# Edition speciale..?



## Heksi (Dec 13, 1999)

Found from mobile.de: 1988 Ur-Quattro, _Edition speciale.._








http://www.mobile.de/SIDs-LSYh...op=4& 








Correct me if I am wrong, but there was definately no such thing as Ur-Quattro _Edition speciale_ ever made. As you can see from the pictures, there's actually a plate in the dashboard saying that the car is 59th out of 200 built. 
I am just wondering who has done this, and why.


----------



## PerL (Jan 9, 2001)

*Re: Edition speciale..? (Heksi)*

Audi never called this car the "Turbo quattro" except in USA, but I was thinking that it may have been from when the end of the quattro was announced. Later, Audi had to say that they will let it live for another few years, because of popular demand. This letter was printed in the "quattro Special" magazine of Audi Driver from April 2001 (the 20th anniversary). If I only had a scanner, I would let you see this letter.

- **PROBLEM STATEMENT**: According to the forum thread about the Ur-Quattro Edition speciale, what does the plate on the car's dashboard say? Rely solely on the forum thread about the Ur-Quattro Edition speciale.

- **COLLECTED MATERIAL**:
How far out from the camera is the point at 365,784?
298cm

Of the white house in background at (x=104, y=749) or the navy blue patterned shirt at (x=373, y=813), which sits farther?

- **ANSWER TO THE PROBLEM**: It says the car is the 59th out of 200 built.